Susie O’Brien: Self-obsessed protesters do nothing to promote their cause
It’s a shame police didn’t leave protesters at the gallery attached to the Picasso canvas without food or toilet breaks to teach them a lesson.
Susie O'Brien
Don't miss out on the headlines from Susie O'Brien. Followed categories will be added to My News.
It’s a pity the protesters who glued their hands to a Picasso painting in Melbourne on the weekend were arrested.
Police should have left them attached to the canvas at the NGV for a day or two without food or toilet breaks to teach them a lesson instead.
The couple applied glue to their hands and stuck them onto an acrylic covering over Picasso’s Massacre in Korea, before being removed by security more than an hour later.
These self-proclaimed “rebels” have already been released without charge and say they’d do it again.
One of the potty protesters, a retired teacher and grandfather of five, has already hailed the action a success on the basis of the media coverage alone.
I’m not going to name him, or the group he belongs to, because I don’t want to give them more clippings to add their file.
These self-obsessed protesters appear only concerned with raising their profile and their group’s public image, and do absolutely nothing concrete or useful to help the cause.
The group these ageing anarchists belong to wants governments to declare a climate emergency and rapidly cut emissions to zero by 2025, but all they’ve been doing is disrupting the lives of innocent people around the world.
What difference is two people gluing themselves to a priceless artwork going to make to the climate?
All it’s going to do is annoy people and make them less likely, not more likely, to support the cause.
The stunt is also likely to affect the willingness of international galleries to loan important works to Australian galleries.
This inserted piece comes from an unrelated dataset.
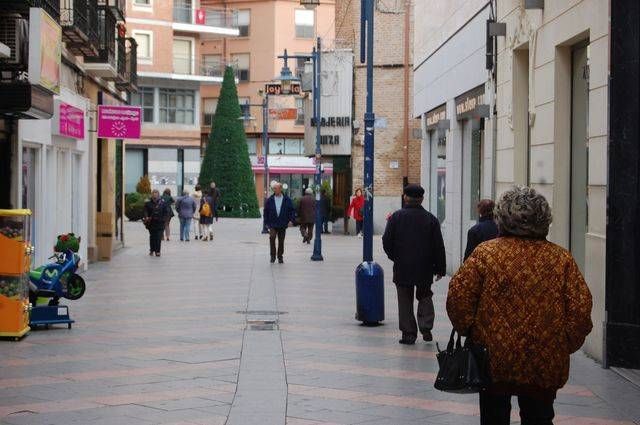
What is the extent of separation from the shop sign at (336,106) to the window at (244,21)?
40.5 m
It was also very inconvenient for the people forced to wait an extra hour or more to get into the exhibition while the situation was handled.
In any case, Picassos are a sore point in Melbourne, given the famous daylight robbery of The Weeping Woman in 1986. Thieves who have never been caught walked in, unscrewed the painting from the wall and walked out again. They, too, were self-proclaimed terrorists – Cultural Terrorists – who were protesting against arts funding in Victoria at the time.
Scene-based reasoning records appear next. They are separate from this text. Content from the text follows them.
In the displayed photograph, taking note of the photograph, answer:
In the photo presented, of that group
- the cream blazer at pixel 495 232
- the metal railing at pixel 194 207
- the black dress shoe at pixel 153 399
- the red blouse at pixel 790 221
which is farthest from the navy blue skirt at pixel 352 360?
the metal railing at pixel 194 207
Far from a victimless crime, the theft caused immense harm to a lot of people.
One of the Picasso protesters said on the weekend that to be successful in his line of work, “you have to disrupt people”.
I can’t imagine one person who viewed the pointless act at the NGV on the weekend would walk away feeling determined to switch to solar heating or buy an electric car off the back of these senior strikers.
In fact, they’d look at these grey-headed groupies with their matching T-shirts and student-grade banners, and feel repulsed, not receptive.
There’s no doubt climate is finally on the agenda, with the new federal government taking targets and emissions reductions seriously.
So, the last thing we need are these middle-aged over-educated urban pests gluing themselves to things, blocking roads and spraying paint on buildings.
No longer “uncooperative crusties” – as former UK Prime Minister Boris Johnson called them – these are well-educated former teachers and grandparents having the time of their lives at everyone else’s expense.
The same group has been wreaking havoc in Sydney by blocking the Harbor Bridge.
In October last year they glued their feet to the road in the Adelaide CBD, ahead of the UN Climate Summit.
They could be seen giggling as police – who no doubt had better things to do – tried to remove them. Irate peak hour drivers were delayed for more than an hour.
In Aberdeen in Scotland last week members of the same mob stripped off their clothes to promote the benefits of a green economy, noting that posing in the buff is a sacrifice they’re willing to make. Looking at them is a sacrifice I’m not willing to make.
Mucking around with working people’s ability to get to work on time, or see a painting or two on the weekend, or move around their city, is selfish and shortsighted.
It’s also dangerous, with fringe elements of these groups acting like doomsday cults, and even setting themselves on fire in order to draw attention to their roster of ratbag causes.
Similar actions from one group included fiddling with the brakes of an oil tanker.
Yeah good one, that’s definitely going to get the average Brit on side! What’s next? Pouring oil on London Bridge at peak hour? Removing bolts from The Eye?
The Australian-based group says it’s planning two weeks of action in the lead-up to the Victorian state election as part of the call to end native logging and stop coal, gas and oil projects.
No doubt their protests will have nothing at all to do with any of these worthy causes but a lot to do with pissing people off.